Null Value in DecimalType column of DataFrame

Hi all,
I'm moving from spark 1.4 to 1.5, and one of my tests is failing.
It seems that there was some changes in org.apache.spark.sql.types.
DecimalType

This ugly code is a little sample to reproduce the error, don't use it into
your project.

test("spark test") {
  val file = context.sparkContext().textFile(s"${defaultFilePath}Test.csv").map(f
=> Row.fromSeq({
    val values = f.split(",")
    Seq(values.head.toString.toInt,values.tail.head.toString.toInt,BigDecimal(values.tail.tail.head),
    values.tail.tail.tail.head)}))

  val structType = StructType(Seq(StructField("id", IntegerType, false),
    StructField("int2", IntegerType, false), StructField("double",

 DecimalType(10,10), false),


    StructField("str2", StringType, false)))

  val df = context.sqlContext.createDataFrame(file,structType)
  df.first
}

The content of the file is:

1,5,10.5,va
2,1,0.1,vb
3,8,10.0,vc

The problem resides in DecimalType, before 1.5 the scala wasn't required.
Now when using  DecimalType(12,10) it works fine, but using
DecimalType(10,10) the Decimal values
10.5 became null, and the 0.1 works.

Is there anybody working with DecimalType for 1.5.1?

Regards,
Dirceu

Re: Null Value in DecimalType column of DataFrame

Posted by Reynold Xin <rx...@databricks.com>.
+dev list

Hi Dirceu,

The answer to whether throwing an exception is better or null is better
depends on your use case.

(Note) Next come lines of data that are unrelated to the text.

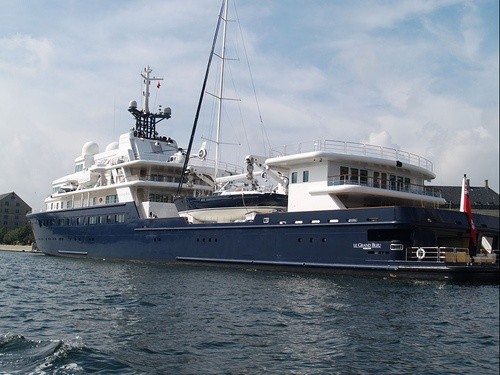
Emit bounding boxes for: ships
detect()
[23,0,500,290]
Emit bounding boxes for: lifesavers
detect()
[416,248,425,259]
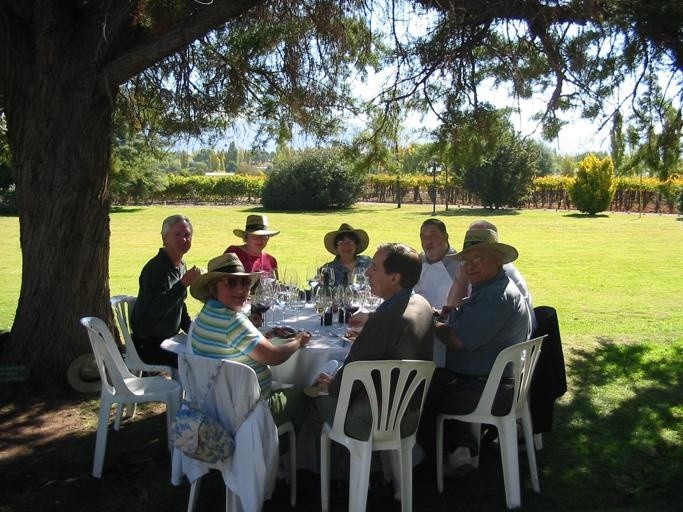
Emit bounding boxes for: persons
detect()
[316,223,371,294]
[300,241,436,493]
[225,215,279,294]
[412,218,473,319]
[128,215,200,370]
[188,254,311,468]
[445,219,532,312]
[419,220,537,479]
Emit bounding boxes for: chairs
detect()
[108,294,181,432]
[317,358,438,512]
[174,351,299,512]
[78,315,184,486]
[433,333,551,508]
[467,306,559,468]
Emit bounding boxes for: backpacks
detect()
[172,352,263,463]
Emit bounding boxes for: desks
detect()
[158,298,447,472]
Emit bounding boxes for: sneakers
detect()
[448,446,473,471]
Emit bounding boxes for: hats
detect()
[324,223,369,254]
[190,253,265,300]
[445,228,518,264]
[233,215,280,238]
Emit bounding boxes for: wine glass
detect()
[253,267,307,330]
[307,267,382,333]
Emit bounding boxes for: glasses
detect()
[336,240,355,245]
[216,276,251,288]
[461,254,499,265]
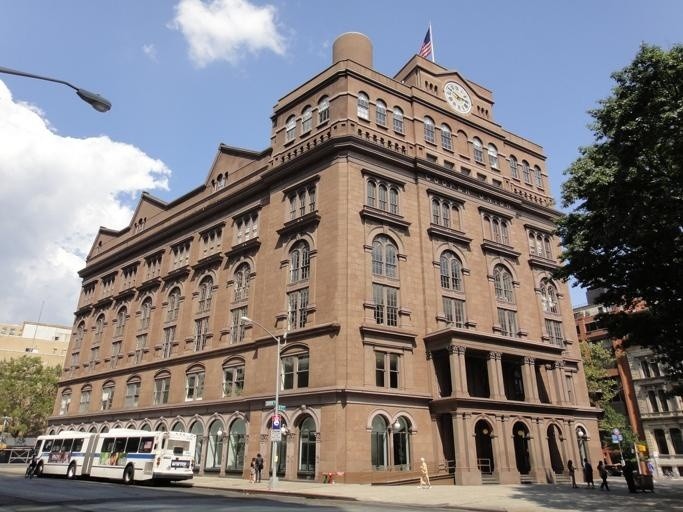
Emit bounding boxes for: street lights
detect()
[240,312,288,490]
[0,67,111,114]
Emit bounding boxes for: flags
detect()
[419,28,431,57]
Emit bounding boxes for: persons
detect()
[419,457,431,489]
[255,454,263,481]
[621,461,636,493]
[646,458,654,474]
[25,454,42,477]
[597,461,609,491]
[583,458,594,488]
[249,458,259,483]
[567,460,579,488]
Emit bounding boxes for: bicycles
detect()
[24,459,36,478]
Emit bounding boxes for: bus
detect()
[33,428,196,483]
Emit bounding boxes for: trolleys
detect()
[630,473,654,493]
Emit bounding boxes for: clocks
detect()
[444,81,472,114]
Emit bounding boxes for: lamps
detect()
[281,424,292,439]
[575,428,583,437]
[217,428,227,438]
[390,416,400,431]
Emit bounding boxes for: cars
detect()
[604,462,622,476]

If you are debugging and want to find bugs with
your program, you might prefer throwing an exception. However, if you are
running on a large real-world dataset (i.e. data is dirty) and your query
can take a while (e.g. 30 mins), you then might prefer the system to just
assign null values to the dirty data that could lead to runtime exceptions,
because otherwise you could be spending days just to clean your data.

Postgres throws exceptions here, but I think that's mainly because it is
used for OLTP, and in those cases queries are short-running. Most other
analytic databases I believe just return null. The best we can do is to
provide a config option to indicate behavior for exception handling.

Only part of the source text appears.